Surprisingly, research shows that weak social ties—casual friendships and acquaintances—contribute as much to life satisfaction as strong ones. The friendly greeting exchanged between departments, the brief conversation while refilling coffee, the shared frustration about a difficult resident—these small connections accumulate into a sense of belonging.
Ninety-four percent of workers say it’s important that their workplace be somewhere they feel they belong, yet 20% report they do not feel like they belong at work. This represents both a challenge and an opportunity for leaders willing to address it.
Here’s a reality check: managers matter as much to employee wellbeing as spouses and therapists. Yet 82% of bosses are “accidental”—promoted to leadership without formal training—and research shows this leads one in three workers to quit.
If you’re overseeing property management teams, your communication and leadership style directly impacts your employees’ mental health. Learning to lead with empathy isn’t optional; it’s essential. This means regular, meaningful conversations about how people are doing, not just what they’re doing. It means adapting your approach to individual team members. It means modeling vulnerability and asking for help when you need it.
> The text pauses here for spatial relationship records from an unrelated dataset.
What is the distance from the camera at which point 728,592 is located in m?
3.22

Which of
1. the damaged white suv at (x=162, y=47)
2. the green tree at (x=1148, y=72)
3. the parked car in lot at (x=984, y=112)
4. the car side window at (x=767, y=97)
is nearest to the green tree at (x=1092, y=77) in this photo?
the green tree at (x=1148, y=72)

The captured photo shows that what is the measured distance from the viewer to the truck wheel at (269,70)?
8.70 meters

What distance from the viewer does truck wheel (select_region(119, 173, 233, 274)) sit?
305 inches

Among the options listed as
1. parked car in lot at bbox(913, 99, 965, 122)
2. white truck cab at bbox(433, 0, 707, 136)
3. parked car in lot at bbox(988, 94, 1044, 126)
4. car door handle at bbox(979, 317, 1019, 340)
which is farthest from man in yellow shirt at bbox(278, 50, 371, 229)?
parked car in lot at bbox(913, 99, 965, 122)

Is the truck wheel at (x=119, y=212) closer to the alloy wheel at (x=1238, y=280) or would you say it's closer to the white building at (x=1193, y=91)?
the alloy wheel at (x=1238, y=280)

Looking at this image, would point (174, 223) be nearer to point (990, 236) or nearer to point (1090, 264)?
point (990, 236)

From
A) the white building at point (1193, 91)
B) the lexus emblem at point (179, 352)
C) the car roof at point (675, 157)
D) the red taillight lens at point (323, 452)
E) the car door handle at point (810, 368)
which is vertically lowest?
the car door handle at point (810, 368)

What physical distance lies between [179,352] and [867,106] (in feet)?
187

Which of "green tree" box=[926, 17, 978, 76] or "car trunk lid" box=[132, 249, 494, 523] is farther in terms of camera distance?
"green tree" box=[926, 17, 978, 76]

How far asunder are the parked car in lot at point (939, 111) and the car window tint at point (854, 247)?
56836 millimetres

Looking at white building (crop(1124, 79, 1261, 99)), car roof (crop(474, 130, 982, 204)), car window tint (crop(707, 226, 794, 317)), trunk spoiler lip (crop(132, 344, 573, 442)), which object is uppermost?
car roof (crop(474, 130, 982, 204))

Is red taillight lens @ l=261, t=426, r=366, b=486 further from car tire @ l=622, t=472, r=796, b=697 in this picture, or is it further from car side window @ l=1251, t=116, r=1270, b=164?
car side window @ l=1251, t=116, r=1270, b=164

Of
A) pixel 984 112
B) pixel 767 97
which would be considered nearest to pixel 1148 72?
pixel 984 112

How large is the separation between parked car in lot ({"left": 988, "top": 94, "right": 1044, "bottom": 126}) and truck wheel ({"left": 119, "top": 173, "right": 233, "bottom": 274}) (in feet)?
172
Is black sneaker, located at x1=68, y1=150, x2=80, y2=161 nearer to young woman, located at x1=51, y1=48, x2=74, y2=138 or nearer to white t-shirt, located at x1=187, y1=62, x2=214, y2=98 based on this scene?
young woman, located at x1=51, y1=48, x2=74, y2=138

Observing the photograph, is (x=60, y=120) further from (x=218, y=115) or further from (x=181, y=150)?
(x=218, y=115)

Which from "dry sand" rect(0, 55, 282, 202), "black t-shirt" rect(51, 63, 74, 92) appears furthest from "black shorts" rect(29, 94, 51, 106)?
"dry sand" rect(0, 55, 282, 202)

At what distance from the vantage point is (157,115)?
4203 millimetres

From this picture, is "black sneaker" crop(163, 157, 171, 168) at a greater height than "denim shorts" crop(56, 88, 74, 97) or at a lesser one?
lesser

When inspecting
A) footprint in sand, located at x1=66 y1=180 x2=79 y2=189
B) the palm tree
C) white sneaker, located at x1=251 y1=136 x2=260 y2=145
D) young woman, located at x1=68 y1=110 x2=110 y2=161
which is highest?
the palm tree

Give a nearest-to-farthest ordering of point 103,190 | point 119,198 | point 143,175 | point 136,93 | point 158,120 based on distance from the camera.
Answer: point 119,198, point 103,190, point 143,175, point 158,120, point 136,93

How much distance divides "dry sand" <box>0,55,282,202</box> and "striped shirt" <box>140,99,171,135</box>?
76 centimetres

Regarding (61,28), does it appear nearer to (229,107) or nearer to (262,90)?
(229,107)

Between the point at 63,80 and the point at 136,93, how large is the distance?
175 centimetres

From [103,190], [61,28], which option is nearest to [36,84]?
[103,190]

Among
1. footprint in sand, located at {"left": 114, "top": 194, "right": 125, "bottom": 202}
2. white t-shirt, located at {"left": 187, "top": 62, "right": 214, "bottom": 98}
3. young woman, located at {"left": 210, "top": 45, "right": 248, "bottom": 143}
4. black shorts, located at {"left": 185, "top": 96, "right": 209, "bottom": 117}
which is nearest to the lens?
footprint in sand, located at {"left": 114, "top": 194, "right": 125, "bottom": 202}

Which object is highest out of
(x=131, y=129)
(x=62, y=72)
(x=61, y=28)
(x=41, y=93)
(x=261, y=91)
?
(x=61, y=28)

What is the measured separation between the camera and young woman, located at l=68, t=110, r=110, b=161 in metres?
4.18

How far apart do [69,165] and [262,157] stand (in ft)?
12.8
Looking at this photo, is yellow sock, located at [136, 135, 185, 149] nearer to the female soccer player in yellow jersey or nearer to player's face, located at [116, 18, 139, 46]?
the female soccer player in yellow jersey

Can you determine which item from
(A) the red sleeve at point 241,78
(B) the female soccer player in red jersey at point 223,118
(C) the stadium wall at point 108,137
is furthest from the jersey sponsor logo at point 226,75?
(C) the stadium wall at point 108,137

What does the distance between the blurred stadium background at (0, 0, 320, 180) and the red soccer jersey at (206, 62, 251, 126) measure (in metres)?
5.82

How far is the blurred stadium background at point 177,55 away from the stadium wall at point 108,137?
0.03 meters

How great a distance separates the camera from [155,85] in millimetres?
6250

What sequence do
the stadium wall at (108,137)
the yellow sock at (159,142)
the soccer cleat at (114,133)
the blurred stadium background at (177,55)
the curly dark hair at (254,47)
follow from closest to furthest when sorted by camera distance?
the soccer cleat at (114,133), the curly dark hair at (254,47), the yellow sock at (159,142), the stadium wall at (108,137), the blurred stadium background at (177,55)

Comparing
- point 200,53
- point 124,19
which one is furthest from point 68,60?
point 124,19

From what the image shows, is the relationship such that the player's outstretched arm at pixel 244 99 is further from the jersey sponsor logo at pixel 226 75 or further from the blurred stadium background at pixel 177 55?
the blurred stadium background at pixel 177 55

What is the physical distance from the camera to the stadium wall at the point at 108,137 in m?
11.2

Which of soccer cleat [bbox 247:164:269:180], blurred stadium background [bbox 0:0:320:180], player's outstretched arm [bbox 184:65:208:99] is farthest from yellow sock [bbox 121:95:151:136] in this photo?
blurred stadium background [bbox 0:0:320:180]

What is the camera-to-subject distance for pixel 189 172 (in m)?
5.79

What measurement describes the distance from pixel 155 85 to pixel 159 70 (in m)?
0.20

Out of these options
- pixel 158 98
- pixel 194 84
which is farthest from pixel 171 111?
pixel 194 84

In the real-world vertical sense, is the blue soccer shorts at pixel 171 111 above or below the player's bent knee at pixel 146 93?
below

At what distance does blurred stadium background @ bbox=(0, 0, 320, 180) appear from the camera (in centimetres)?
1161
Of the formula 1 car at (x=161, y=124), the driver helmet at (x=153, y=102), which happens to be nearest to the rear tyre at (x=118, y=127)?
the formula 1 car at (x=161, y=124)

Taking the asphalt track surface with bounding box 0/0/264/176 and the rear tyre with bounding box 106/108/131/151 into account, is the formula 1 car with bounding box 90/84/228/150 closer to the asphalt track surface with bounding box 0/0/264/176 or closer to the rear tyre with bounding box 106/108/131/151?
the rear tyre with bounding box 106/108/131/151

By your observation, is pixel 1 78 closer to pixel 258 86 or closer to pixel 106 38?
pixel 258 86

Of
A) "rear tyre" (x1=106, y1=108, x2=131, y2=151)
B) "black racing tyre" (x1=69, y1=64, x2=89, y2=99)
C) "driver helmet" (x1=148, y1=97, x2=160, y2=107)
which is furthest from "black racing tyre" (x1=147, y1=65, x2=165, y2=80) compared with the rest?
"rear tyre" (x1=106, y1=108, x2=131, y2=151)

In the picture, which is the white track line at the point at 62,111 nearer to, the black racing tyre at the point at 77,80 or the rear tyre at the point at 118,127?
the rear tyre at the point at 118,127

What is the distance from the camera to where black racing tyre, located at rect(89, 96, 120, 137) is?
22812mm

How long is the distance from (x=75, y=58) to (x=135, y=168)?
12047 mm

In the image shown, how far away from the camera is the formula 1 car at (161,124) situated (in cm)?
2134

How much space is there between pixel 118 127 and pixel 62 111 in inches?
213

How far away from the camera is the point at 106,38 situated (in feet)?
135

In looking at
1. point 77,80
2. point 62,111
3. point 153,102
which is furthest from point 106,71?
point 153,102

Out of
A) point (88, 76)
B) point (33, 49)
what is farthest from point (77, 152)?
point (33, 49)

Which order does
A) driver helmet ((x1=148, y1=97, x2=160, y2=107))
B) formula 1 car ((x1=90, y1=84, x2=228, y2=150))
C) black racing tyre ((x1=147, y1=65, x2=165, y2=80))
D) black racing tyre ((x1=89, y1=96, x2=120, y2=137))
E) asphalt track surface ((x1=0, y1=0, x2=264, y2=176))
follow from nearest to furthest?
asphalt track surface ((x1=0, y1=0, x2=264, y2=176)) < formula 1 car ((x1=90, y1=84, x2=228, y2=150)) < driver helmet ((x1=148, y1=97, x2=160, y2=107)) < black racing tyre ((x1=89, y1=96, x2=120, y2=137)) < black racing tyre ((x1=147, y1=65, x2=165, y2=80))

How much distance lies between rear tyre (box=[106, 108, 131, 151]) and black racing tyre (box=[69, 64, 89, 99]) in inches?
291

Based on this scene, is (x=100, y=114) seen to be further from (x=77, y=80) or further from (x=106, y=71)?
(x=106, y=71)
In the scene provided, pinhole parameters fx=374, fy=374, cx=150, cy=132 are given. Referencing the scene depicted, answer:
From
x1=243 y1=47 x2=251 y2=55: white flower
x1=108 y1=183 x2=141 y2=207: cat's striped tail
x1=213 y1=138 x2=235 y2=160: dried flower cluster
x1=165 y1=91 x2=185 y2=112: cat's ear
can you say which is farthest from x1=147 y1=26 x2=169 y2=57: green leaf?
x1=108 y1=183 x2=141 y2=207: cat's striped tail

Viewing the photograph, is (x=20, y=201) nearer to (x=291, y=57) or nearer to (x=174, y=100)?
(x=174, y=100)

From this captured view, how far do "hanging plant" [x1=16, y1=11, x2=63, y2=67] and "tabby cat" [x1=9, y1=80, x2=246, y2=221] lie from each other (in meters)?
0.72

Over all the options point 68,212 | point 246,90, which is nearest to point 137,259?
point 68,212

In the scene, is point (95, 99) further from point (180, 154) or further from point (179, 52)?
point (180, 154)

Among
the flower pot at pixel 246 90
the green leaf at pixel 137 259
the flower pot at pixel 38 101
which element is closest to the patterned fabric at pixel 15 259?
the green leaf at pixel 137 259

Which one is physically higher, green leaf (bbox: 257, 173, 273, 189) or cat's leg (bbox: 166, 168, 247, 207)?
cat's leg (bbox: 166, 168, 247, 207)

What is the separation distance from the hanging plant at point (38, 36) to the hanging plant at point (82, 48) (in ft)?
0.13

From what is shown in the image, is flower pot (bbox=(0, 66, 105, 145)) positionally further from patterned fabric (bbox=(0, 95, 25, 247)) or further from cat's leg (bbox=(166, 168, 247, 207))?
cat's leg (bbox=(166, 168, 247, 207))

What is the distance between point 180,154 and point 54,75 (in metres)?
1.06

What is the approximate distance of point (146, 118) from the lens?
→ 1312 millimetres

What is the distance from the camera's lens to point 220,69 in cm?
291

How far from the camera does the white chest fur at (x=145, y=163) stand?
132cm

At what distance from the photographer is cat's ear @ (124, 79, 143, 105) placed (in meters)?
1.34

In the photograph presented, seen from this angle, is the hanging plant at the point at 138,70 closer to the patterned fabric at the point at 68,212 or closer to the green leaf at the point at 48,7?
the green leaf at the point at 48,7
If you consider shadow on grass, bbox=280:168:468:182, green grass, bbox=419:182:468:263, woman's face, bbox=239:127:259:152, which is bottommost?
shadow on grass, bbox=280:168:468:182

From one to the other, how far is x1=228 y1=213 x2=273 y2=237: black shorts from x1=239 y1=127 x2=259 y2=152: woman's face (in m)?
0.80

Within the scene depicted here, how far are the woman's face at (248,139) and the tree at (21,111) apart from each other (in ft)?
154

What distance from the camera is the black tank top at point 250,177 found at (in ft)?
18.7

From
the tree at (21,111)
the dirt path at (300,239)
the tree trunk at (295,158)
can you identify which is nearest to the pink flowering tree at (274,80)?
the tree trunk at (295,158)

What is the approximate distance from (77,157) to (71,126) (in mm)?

It also means seeing your employees as whole people with complex lives and responsibilities, not just producers of work. It means paying attention to the cues, when someone says they are fine, but they don’t seem fine. It means talking openly about mental health in the same way you talk about physical health—not to make anyone uncomfortable but to help your employees feel free to care for their brain as they care for their body. It means understanding when your employees might need more support—whether it be practical or emotional.
The most effective approach combines two elements: listening to the science and listening to your employees. As conditions evolve, your workplace must evolve too.
Implement regular pulse surveys or informal check-ins to understand what your team actually needs. Use that data to make decisions and share with your staff how their input shaped the organization. Communicate transparently about organizational priorities while inspiring people by showing them why their work matters. Connect employees to each other, to leadership, and to the impact they’re making.
As you plan for 2026, ask yourself: What’s one dimension of wellbeing that your organization excels in? How can you build on that strength? What’s one area that could be improved? What’s one concrete action you could take this month to move forward?
The path to workplace wellbeing isn’t about perfection. It’s about progress, intention, and a genuine commitment to creating an environment where your property management team can truly flourish. The science is clear, and the stakes are high. The question is: what will you try?